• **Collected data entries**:
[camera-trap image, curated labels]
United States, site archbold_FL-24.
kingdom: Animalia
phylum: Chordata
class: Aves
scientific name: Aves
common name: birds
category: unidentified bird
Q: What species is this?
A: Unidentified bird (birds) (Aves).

--

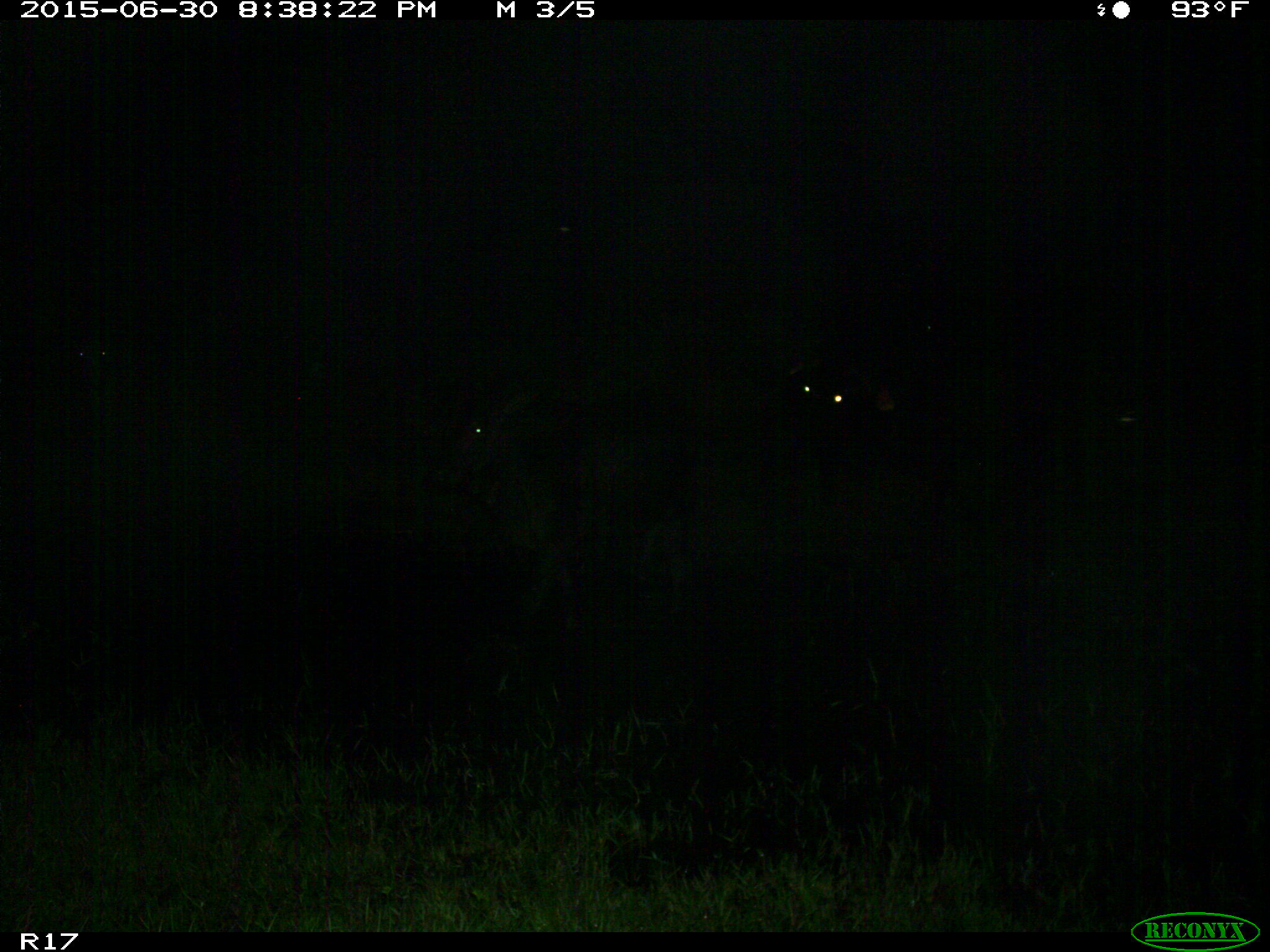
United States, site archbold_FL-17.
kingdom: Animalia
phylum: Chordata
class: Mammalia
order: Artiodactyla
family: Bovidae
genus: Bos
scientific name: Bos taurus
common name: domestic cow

* * *

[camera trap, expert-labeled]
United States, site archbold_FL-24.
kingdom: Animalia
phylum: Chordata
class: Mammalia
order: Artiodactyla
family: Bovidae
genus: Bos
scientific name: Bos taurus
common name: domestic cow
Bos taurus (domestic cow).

• **What is needed**: Select all lines with the word "camera" from the entries above.

• **Solved exercise**:
[camera-trap image, curated labels]
[camera trap, expert-labeled]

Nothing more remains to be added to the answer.